Threaded Mode | Linear Mode

Bit · (This post was last modified: 02-06-2015 05:30 AM by Bit.)

I noticed that the inverse gamma library routine included with the 34S (discussed here) was quite slow for small inputs. I've added a very simple second algorithm that uses the secant method and converges faster for small inputs: < ~2.3 in single precision mode and < ~1e17 in double precision mode. For example, 1.6 vs 5.3 seconds in single precision mode or 2.1 vs 13.5 seconds in double precision mode with 0.89 as the input. While it's a noticeable improvement, it's probably far from optimal since I'm not an expert on numerical algorithms, so I'd be interested in better versions.

Code:

LBL'![^-1]'           // Inverse factorial

  LocR 10

  SF .00

LBL'[GAMMA][^-1]'     // Inverse gamma

  LocR 10

  FS?S D       // Set flag D and save old status

    SF .01

  STOM .01

  SSIZE8

  STOS .02     // Input in .02

  // Estimate inverse gamma

  # [pi]

  STO Z        // Save for later use (SP limit)

  # 86

  /

  STO T        // Save for later use (max.error)

  RCL+ Y

  # [pi]

  STO+ X

  SQRT

  /

  LN

  STO .00

  # eE

  /

  W[sub-p]

  STO/ .00

  # 20

  x[<->] .00   // Loop counter in .00

  # 1/2

  +

  DBL?

    SKIP 1

  SKIP 2

  x[<=]? .00   // Reuse loop counter for another purpose

    GTO'SM'    // DP: ~result <= 20

  x[<=]? T

    GTO'SM'    // SP: ~result <= 3.14

  // Find precise result for large arguments using

  // the original invgamma code from the 34S library.

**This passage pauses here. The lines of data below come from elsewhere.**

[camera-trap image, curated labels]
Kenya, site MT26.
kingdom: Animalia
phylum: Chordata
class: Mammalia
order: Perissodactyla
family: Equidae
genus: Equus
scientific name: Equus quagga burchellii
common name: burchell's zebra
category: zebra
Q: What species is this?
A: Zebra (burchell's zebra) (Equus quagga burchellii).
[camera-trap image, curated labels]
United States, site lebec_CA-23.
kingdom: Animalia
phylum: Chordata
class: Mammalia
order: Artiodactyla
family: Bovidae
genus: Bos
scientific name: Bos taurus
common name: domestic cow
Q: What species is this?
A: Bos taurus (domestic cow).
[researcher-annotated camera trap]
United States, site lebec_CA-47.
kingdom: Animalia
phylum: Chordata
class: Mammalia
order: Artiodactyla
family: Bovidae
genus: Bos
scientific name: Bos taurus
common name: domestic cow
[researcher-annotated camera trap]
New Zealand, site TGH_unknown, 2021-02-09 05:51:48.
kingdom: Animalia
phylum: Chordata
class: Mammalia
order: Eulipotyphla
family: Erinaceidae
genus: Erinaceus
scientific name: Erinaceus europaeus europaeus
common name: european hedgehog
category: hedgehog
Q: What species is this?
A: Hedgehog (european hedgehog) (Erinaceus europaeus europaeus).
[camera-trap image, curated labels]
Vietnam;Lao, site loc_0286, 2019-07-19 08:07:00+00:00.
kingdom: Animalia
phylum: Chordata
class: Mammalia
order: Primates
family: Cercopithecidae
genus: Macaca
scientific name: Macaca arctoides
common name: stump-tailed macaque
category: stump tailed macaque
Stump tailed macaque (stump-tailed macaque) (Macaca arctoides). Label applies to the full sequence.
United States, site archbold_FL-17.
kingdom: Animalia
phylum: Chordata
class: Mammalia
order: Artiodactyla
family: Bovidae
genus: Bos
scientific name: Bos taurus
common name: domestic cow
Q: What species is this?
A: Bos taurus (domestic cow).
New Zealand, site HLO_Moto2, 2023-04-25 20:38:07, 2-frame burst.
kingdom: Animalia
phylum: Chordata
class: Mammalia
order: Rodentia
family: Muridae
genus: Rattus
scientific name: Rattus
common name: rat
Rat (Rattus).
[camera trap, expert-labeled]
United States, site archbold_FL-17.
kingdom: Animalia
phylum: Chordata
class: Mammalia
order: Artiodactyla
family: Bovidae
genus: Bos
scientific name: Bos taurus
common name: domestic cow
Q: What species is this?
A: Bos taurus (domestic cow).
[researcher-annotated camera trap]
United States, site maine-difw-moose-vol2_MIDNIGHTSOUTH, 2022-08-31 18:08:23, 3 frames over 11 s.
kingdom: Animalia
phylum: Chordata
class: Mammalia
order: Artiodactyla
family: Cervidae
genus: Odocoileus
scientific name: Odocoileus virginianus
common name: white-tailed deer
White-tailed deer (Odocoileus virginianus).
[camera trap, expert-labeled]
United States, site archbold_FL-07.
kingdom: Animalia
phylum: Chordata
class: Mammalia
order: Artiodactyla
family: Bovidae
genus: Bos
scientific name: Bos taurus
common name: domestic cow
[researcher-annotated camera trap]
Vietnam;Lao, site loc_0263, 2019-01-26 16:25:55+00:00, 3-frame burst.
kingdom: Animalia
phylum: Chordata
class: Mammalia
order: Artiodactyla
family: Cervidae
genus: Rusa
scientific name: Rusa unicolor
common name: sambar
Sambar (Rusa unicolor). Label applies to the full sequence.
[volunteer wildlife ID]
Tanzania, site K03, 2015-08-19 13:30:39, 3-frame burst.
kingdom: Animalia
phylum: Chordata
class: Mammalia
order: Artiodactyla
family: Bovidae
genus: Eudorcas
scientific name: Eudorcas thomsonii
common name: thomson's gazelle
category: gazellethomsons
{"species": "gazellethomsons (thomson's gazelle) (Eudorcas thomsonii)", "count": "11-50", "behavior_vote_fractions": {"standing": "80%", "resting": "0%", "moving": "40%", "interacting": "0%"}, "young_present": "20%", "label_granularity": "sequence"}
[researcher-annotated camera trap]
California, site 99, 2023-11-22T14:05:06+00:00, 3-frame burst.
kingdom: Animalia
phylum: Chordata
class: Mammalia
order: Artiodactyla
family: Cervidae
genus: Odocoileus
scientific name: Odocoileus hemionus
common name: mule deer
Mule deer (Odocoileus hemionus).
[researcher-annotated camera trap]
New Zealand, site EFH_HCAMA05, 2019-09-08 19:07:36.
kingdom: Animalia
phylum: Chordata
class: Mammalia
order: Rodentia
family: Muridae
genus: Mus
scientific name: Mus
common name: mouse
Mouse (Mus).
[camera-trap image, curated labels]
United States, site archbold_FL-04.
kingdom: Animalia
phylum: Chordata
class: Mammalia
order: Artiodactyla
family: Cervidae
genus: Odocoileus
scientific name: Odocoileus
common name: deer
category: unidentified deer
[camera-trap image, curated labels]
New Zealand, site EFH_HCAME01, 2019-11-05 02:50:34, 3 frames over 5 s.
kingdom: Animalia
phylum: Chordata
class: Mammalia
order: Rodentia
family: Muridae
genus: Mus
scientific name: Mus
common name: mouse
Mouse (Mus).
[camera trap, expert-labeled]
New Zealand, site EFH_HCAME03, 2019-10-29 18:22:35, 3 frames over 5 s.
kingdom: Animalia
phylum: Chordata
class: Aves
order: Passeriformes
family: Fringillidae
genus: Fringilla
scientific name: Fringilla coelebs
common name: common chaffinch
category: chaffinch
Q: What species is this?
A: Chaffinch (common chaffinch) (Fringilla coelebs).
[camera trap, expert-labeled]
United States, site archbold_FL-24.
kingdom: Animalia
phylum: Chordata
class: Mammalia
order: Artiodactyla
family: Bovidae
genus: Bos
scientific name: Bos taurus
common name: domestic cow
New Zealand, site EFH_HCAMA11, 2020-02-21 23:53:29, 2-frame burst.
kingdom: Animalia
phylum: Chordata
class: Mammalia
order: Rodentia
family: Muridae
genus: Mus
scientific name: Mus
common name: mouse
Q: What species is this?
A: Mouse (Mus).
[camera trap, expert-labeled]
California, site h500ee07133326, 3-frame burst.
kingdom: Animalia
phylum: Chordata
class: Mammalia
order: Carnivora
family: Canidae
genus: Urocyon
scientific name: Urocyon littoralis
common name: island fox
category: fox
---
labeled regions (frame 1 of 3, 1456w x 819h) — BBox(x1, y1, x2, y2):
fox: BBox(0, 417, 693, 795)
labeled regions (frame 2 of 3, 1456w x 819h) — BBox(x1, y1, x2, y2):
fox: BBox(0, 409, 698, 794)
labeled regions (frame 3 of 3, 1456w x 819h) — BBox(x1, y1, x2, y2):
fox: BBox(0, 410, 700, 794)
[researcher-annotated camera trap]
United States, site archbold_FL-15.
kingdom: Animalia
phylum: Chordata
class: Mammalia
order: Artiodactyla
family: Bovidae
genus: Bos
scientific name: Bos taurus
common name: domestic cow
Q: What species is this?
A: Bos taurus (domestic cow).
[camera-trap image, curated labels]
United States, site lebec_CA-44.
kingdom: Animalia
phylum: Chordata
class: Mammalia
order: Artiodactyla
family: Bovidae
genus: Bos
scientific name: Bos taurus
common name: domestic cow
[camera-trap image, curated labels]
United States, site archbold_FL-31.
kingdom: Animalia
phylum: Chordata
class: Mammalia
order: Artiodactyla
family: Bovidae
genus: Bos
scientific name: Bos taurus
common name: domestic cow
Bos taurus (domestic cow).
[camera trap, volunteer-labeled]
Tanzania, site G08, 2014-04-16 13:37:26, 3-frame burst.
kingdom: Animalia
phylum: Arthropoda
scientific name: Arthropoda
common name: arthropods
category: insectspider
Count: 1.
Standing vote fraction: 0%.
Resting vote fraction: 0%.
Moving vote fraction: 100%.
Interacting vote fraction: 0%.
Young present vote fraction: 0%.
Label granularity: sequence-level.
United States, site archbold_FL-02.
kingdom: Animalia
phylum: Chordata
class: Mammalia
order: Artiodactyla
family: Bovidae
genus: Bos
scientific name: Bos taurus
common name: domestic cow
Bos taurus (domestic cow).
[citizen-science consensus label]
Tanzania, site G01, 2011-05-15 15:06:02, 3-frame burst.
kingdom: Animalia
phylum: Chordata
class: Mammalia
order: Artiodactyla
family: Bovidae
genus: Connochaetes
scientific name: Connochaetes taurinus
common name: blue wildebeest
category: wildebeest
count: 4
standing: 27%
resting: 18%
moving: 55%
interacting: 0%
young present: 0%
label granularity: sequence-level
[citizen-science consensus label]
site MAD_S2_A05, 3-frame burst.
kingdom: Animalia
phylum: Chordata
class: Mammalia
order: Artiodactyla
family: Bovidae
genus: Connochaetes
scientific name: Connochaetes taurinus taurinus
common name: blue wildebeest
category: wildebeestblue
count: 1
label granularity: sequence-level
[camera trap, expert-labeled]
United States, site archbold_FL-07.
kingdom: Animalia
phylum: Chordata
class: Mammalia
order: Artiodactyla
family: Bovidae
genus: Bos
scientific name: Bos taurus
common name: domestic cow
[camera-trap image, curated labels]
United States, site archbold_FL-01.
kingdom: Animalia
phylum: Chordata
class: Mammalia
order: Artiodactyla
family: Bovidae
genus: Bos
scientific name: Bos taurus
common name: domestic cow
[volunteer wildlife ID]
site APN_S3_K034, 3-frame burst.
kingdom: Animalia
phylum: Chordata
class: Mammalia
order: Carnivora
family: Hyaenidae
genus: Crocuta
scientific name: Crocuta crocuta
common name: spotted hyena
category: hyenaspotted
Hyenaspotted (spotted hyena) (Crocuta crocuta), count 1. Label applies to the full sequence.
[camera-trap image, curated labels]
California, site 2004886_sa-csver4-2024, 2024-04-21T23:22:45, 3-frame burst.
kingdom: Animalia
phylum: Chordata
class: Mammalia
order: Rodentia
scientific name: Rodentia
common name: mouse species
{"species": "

LBL'LL'        // Loop for large arguments

  [<->] XZZX

  GAMMA        // X=g(Xn-1), Y=T=input, Z=Xn-1

  /

  +/-

  INC X

  RCL Z

  LN

  RCL* L

  STO+ X

  DEC X

  RCL/ T

  /

  STO+ X

  [<->] XZZY

  -            // X=Xn, Y=Xn-1, Z=input

  DSZ .00      // Safeguard against slow convergence

    CNVG? 3

      GTO'RX'  // Return X

  GTO'LL'      // Loop

  // Find precise result for small arguments using the secant method

LBL'SM'

  [<->] XXXX

  GAMMA

  RCL- .02

  [<->] XYXY

  SIGN

  RCL* A       // Max error: we need ~ 0.027, close enough

  -            // X=Xn-1, Y=f(Xn-2), Z=Xn-2

LBL'SL'        // Loop for small arguments

  [<->] XXYZ

  GAMMA

  RCL .02

  DSZ .00      // Safeguard against slow convergence

    CNVG? 3

      GTO'RZ'  // Return Z

  -            // X=f(Xn-1), Y=Xn-1, Z=f(Xn-2), T=Xn-2

  STO- Z

  RCL Y        // X=Xn-1, Y=f(Xn-1), Z=Xn-1, T=f(Xn-2)-f(Xn-1), A=Xn-2

  RCL- A

  RCL/ T

  SPEC?        // T=f(Xn-2)-f(Xn-1) was zero

    GTO'RZ'    // Return Z

  RCL* Y

  RCL+ Z       // X=Xn, Y=f(Xn-1), Z=Xn-1

  GTO'SL'      // Loop

LBL'RZ'        // Return value in Z

  x[<->] Z

LBL'RX'        // Return value in X

  FS? .00      // Called as inverse factorial?

    DEC X

  x[<->] .02

  STO L

  RCLS .02

  FC? .01      // Restore flag D

    CF D

  RCLM .01

  END

Edit: Fixed code.